What about the “new?” Instead of listing all the new things which will mark that day, as seen by John, just listen now as the King ascends to His throne and gives His grand inaugural address to a worshiping and wondering world. “Behold, I make all things new.” “All things,” not just somethings. What is going to make this inaugural address unique is that there is an Administrator Who is able to carry out every part of His platform. His agenda will be totally “new.” He will start out with a New Heavens and a New earth. There will be a New Song to fill the streets of that New City. We will have new bodies, bodies suited for a celestial sphere and a ceaseless service. We will have bodies pulsating with life as we never knew it here on earth.

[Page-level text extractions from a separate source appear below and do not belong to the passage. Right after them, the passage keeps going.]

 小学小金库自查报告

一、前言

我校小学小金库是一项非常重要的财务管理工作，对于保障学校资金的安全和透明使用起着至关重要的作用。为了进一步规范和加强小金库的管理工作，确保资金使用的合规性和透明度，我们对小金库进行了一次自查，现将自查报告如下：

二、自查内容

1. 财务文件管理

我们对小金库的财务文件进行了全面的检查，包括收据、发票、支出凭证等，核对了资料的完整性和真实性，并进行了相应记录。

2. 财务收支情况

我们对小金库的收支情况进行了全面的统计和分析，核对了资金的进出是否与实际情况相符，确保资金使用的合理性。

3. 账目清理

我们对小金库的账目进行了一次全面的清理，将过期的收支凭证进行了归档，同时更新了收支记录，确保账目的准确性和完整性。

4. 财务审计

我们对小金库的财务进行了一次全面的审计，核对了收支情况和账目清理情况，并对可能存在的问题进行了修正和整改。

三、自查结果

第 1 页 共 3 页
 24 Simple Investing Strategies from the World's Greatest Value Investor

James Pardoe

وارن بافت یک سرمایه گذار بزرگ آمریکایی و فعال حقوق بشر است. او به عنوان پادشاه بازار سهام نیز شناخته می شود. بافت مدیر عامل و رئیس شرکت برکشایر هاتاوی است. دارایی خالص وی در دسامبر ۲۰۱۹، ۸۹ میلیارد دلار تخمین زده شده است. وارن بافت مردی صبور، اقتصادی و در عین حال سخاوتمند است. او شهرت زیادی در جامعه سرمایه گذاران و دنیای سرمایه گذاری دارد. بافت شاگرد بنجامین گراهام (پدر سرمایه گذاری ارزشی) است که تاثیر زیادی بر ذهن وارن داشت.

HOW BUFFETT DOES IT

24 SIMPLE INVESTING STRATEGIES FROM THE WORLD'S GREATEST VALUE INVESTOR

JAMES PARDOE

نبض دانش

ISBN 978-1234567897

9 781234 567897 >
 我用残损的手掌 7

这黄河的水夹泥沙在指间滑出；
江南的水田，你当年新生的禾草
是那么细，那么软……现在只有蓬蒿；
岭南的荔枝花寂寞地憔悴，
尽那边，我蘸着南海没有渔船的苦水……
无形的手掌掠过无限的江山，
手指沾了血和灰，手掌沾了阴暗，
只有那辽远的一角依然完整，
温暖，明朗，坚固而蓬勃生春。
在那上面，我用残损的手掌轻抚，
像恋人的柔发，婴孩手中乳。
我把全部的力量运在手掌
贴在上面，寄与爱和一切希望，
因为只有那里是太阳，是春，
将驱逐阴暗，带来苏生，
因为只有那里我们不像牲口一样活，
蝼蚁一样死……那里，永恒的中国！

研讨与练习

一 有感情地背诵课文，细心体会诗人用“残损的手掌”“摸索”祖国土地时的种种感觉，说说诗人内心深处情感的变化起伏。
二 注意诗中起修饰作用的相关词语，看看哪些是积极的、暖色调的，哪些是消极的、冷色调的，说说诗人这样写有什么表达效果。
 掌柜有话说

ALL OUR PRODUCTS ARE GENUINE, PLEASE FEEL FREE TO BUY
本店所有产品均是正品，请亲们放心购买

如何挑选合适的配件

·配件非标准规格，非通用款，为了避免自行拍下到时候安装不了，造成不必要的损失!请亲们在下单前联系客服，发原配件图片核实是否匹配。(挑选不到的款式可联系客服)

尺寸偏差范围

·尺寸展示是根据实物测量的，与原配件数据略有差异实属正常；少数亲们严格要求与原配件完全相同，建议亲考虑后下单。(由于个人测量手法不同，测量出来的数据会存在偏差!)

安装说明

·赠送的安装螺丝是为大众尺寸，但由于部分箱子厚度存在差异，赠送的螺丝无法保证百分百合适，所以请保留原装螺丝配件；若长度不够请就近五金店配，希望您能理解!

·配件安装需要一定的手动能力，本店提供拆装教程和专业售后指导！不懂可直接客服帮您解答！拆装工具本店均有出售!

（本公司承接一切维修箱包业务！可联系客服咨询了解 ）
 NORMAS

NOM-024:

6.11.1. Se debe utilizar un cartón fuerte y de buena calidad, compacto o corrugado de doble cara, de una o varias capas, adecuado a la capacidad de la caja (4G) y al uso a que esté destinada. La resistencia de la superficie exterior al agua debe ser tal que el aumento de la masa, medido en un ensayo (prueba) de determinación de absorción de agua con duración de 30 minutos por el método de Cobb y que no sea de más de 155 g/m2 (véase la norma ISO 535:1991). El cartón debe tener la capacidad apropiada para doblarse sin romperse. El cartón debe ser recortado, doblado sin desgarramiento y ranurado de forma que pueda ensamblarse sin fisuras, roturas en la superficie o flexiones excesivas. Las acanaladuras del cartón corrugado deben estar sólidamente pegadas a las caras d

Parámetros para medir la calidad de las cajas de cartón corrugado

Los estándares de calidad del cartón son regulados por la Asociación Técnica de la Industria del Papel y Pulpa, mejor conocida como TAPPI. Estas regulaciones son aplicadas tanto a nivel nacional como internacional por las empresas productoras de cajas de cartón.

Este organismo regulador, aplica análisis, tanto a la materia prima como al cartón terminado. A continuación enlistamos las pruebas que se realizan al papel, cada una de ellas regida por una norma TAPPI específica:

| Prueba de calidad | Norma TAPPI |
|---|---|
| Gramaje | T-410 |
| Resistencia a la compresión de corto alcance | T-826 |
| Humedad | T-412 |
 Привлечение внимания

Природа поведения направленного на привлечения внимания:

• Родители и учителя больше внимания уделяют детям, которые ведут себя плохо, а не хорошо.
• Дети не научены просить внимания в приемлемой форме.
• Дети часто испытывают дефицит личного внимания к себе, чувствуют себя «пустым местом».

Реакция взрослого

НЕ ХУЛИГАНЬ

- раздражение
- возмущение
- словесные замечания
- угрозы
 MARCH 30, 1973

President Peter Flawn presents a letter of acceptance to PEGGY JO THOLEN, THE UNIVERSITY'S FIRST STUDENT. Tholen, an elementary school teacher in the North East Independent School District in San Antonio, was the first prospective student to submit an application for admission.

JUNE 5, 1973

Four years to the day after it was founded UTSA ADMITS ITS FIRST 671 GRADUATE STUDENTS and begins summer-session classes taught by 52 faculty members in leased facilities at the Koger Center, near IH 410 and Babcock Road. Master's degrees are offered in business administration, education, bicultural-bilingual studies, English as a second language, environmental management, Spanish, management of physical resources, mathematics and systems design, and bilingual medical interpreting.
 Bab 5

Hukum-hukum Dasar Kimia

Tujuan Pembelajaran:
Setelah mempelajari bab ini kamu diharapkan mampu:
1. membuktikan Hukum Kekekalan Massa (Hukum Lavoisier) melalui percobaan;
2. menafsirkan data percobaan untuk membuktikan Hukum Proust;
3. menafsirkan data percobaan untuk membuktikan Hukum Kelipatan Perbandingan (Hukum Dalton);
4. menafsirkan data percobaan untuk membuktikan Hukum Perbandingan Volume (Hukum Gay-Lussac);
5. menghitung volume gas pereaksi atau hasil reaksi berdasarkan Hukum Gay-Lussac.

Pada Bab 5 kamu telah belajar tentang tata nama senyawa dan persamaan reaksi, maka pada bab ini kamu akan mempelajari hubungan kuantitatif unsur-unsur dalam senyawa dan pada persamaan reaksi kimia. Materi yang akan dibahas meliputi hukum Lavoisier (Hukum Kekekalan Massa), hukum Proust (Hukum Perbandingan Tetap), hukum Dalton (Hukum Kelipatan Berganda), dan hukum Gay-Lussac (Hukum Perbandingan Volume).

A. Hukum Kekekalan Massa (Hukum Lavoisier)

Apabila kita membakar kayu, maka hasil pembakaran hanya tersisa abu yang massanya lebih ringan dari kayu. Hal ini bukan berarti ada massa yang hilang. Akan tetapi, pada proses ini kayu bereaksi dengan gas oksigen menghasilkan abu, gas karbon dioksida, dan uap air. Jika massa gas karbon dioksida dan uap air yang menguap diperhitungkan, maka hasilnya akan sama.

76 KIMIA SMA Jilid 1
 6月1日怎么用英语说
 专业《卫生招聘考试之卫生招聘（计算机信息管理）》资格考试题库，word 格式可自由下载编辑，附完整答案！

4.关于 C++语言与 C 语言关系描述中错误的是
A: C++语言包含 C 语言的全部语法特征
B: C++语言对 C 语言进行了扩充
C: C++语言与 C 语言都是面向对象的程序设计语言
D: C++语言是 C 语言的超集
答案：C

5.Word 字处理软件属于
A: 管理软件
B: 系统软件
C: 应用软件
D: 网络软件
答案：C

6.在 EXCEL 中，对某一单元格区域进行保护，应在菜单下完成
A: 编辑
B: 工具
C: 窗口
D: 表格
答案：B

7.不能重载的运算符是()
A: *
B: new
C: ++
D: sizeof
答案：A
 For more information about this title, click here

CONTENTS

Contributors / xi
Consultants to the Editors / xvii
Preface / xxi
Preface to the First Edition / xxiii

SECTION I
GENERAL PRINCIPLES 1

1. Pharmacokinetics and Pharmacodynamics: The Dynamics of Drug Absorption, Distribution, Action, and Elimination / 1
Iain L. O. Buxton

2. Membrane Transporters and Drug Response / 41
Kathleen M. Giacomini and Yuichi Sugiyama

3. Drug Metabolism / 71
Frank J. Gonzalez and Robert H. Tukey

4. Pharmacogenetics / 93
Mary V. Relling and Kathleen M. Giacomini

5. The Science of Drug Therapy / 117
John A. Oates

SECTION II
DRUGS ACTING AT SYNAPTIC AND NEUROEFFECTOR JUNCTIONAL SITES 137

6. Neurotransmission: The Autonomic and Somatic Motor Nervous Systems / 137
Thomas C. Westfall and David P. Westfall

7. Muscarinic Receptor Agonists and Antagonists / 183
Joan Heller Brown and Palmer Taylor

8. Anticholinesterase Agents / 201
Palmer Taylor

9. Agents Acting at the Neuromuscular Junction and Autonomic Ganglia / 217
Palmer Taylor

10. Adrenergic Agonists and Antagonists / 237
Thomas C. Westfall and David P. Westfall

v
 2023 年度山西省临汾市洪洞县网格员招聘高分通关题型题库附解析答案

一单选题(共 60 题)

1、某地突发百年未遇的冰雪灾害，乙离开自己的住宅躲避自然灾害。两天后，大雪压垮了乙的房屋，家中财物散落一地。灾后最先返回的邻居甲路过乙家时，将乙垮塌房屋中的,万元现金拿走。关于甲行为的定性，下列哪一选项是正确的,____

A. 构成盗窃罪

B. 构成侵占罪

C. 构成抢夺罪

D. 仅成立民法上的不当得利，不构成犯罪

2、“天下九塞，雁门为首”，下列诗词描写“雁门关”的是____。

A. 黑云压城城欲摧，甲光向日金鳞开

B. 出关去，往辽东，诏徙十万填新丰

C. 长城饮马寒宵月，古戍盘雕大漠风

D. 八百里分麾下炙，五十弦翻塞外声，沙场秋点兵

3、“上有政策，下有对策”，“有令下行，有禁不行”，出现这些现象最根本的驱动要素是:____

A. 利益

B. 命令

We will have a “new name” (Rev 2:17), an expression of His appreciation of us! We will live in the enjoyment of that for all eternity. Everything is going to be new. And as C. S. Lewis so eloquently described it, as we go further up and further in, we will continually discover more “new” things and revel in the grace that has brought us there.
As the pandemic and the resultant lockdown, distancing, mask-in-place situation drags on, we long for change. We want our “liberty” back and restrictions lifted. Whatever day it is that the change occurs, and we can walk around, shake hands, hug and greet, will be a great day. Going from restrictions to liberties is a thrilling thought. But that pales before the prospect of the ultimate change when there will be no more of all that has been the result of sin, COVID-19 included, and everything will be new!
Robert Louis Stevenson said, “Better to travel expectantly than to arrive.” In other words, the expectation during the trip is better than the actual destination. We have all known that when it comes to plans and vacations on earth. But it will not be that way when we get to heaven. The expectation will pale before the majesty and wonder of the arrival!